[ocaml-platform] Changes to my previous proposal for namespaces

Alain Frisch alain.frisch at lexifi.com
Tue Mar 19 08:32:36 GMT 2013


Consider the following piece of code:

  module X = struct let x = 1 end
  open namespace Foo
  let a = X.x

and assume that there is a module Foo#X.  Would X.x refer to this 
module, or to the one defined defined on the first line?

The least surprising semantics is probably the first one (opening a 
namespace can hide local modules), but the other one can also be 
justified by saying that namespaces only organize the lookup of 
compilation units on the filesystem, which is (currently) done only when 
modules cannot be resolved in the local environment.

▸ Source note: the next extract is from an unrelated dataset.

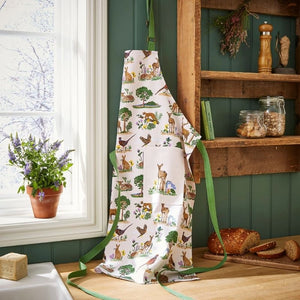 Ulster Weavers Thistlewood Cotton Apron hanging on a green wall next to a window with a plant, wooden shelves with jars, and bread.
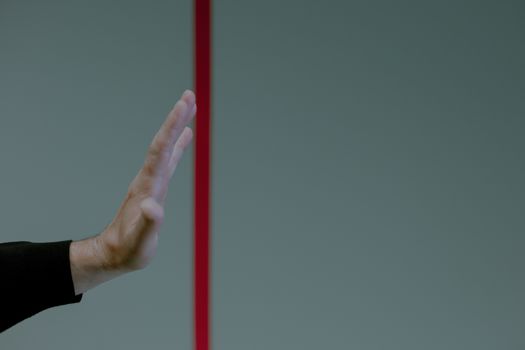 Studio shot of hand behind red line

Moreover, the second semantics has nice properties:

   (i) It is much easier to implement: one only needs to maintain a list 
of opened namespaces in the typing environment, to be used during lookup 
on the filesystem. I see only two ways to implement the first semantics:

     - Scan the search path for all foo-*.cmi files when processing the 
"open namespace" statement (i.e. use Sys.readdir, and not only 
Sys.file_exists as today), in addition to the search path files.  This 
would probably work ok with most current build systems, but it would 
prevent from doing "live" discovery of dependencies by instrumentation 
of system calls (I've created a few years ago a toy build tool based on 
capturing calls to open/stat though LD_PRELOAD, and it worked quite well).

     - Completely change the representation of the typing environments 
to maintain a list of "layers" made either of local scopes or namespace 
opens.

   (ii) It allows to write more robust code w.r.t. to future additions 
to namespaces.  With namespaces, library authors won't hesitate to use 
"short" names for their modules and the risk is high that a "open 
namespace" statement hide local modules when the library is extended.

   (iii) It makes dependency analysis more precise (and code easier to 
read).  In the example above, ocamldep knows (with the second semantics) 
that there is no dependency to an external unit X.